SELECTED EXTRACT ▸
Appointment of Second Receiver
116. On 11th January, 2017, PEL appointed Ken Fennell of Deloitte, Dublin, to be receiver of part of the assets comprised in the mortgage dated 4th March, 2005, between Irish Nationwide Building Society and Alistair Jackson. It appears from the deed of his appointment that this appointment extended only to the unregistered portion of the property, but nothing turns on that particular question. Mr. Stapleton's appointment was not discharged.

117. It is clear from the discussions at the meeting on 20th December, 2016, and subsequent communications between the parties that it was intended by PEL that Mr. Fennell would be appointed to replace Mr. Stapleton. Whilst the discharge of a receiver and appointment of a replacement would be a matter only between the appointer and the receivers, accession to a contract with a third party is a different matter. Insofar as Mr. Fennell would be substituted for Mr. Stapleton as a party to the contract with the plaintiff, such a substitution would have required a novation which was never agreed. Therefore, Mr. Stapleton was never discharged or released from any obligations under the contract. Nor did Mr. Fennell assume any legal status in relation to that contract. It has been submitted on behalf of the plaintiff that the appointment of Mr. Fennell had the following effects:

      (1) That it was a repudiatory breach of the contract;

      (2) That the rescission notice issued by Mr. Stapleton had no effect since Mr. Fennell was not a party to it. That Mr. Stapleton, after-Mr. Fennell had been appointed, could not act alone and, therefore, the rescission notice issued by Mr. Stapleton had no legal effect; and

      (3) That the appointment of Mr. Fennell was a frustrating event which had the effect of "stalling the contract" and amounted to a wilful default by the Vendor in breach of the contract.

DATASET EXTRACT ▸
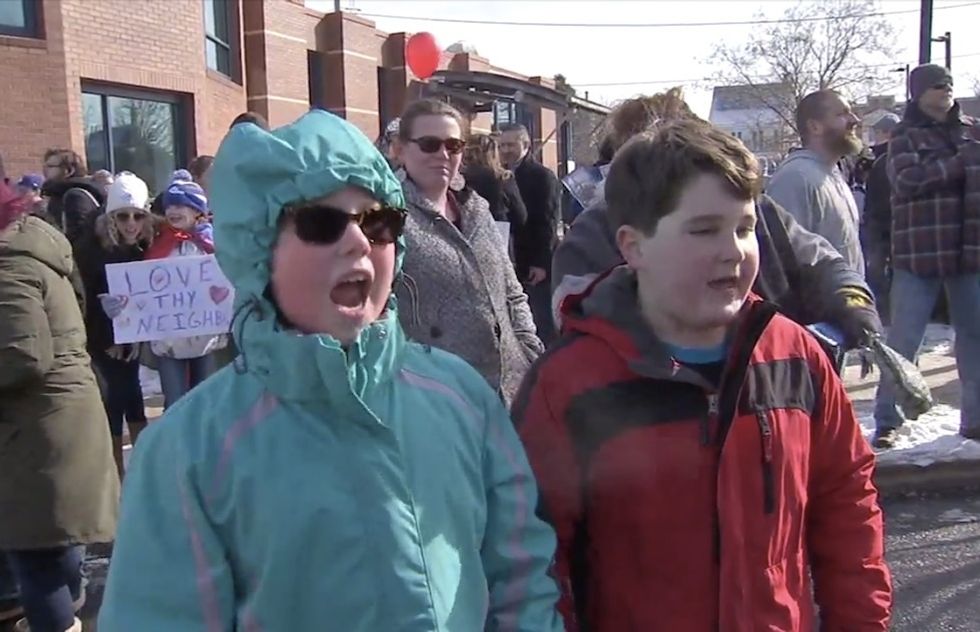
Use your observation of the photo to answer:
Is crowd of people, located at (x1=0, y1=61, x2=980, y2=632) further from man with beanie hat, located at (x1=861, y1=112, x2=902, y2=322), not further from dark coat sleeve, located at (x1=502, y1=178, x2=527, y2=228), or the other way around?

EXERCISE TASKS ▸
A - Please reproduce the part of the second-receiver passage that opens with the words containing "(2) That the" and closes with "of the contract.".
B - Write out every calendar date given in the second-receiver passage.
C - Answer these questions from the second-receiver passage:
(i) Of which firm was Ken Fennell?
(ii) Between which two parties was the mortgage dated 4th March, 2005?
(iii) What would substituting Mr. Fennell for Mr. Stapleton as a party to the contract with the plaintiff have required?

RESULTS BY TASK ▸
A -
(2) That the rescission notice issued by Mr. Stapleton had no effect since Mr. Fennell was not a party to it. That Mr. Stapleton, after-Mr. Fennell had been appointed, could not act alone and, therefore, the rescission notice issued by Mr. Stapleton had no legal effect; and

      (3) That the appointment of Mr. Fennell was a frustrating event which had the effect of "stalling the contract" and amounted to a wilful default by the Vendor in breach of the contract.

B -
11th January, 2017
4th March, 2005
20th December, 2016

C -
(i) Deloitte, Dublin
(ii) Irish Nationwide Building Society and Alistair Jackson
(iii) A novation, which was never agreed